Research
Differential equations in pathophysiology.
The human body is a marvellous collection of systems where different kinds of physics are constantly at play. From cells to full organs, different elements in the body work across scales for the people who inhabit them, enabling them to live good lives. These systems can and do fail, and we can strive for a better understanding of how to fix these systems by looking at their underlying principles. My research is focused on the applications of mathematical analysis (based on differential equations) for the understanding of biophysical principles, and the development of computational tools to explore the functioning of biophysical systems. I am mostly interested in modelling at the tissue level, with multiscale connections to cells and systems.
Bloodflow and gas exchange
Porous media fluid mechanics, nonlinear elasticity, transport phenomena, finite element methods, nonlinear analysis.
Alveoli are the little structures in your lungs where oxygen enters the bloodstream and carbon dioxide leaves it. You breathe to make this happen, but nonetheless this process can fail locally for many reasons: if blood isn’t flowing, if your red blood cell count is low, if air isn’t going to the alveolus, or if the contents of said air are not quite right. These little alveoli are arranged in a fascinatingly intricate fashion, allowing for greater effectiveness and robustness of this crucial process. With Dr. Daniel E. Hurtado, we worked on developing a fully three-dimensional system of partial differential equations that models this phenomenon, and a straightforward numerical method to approximately solve it.
Cilia coordination
Low Reynolds number fluid mechanics, fluid-structure interaction, high performance computing.
The tissue that comprises your body is made of cells which, more often than not, are lined with tiny appendages called cilia. In some cases, such as your brain and inner airway, these cilia work like little mechanical arms that move surrounding fluid. Every time you inhale, for example, there’s a chance that dangerous pathogens flow into your respiratory system.

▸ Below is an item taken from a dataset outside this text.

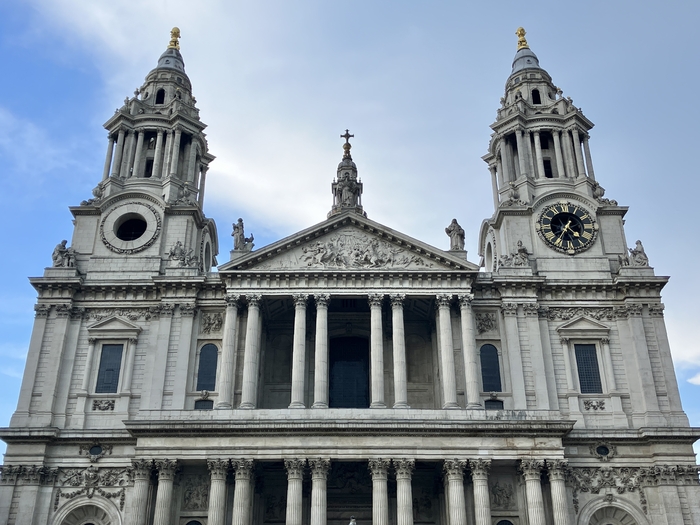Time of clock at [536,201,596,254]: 4:35
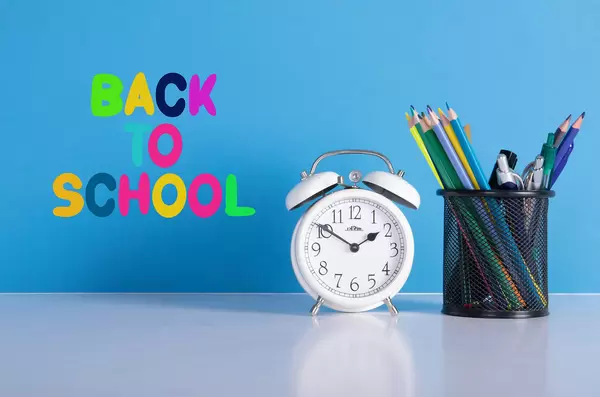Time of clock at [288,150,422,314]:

That’s why your airways are lined with a complex fluid called mucus, that traps most of these pathogens. The cilia in your lung cells then move the mucus to expel it and keep you safe. It turns out that there are thousands of these little cilia, and it’s imperative that they work together; lest the pathogens stay stuck and are able to cause you harm. I’m currently working with Dr. Eric Keaveny to understand the coordination of cilliated cells: how it comes about and the role that it has on moving biofluids in complex domains. We build dynamical system descriptions of individual cilia dynamics which couple with the Stokes equation that governs surrounding fluid, creating a complex system with emergent properties.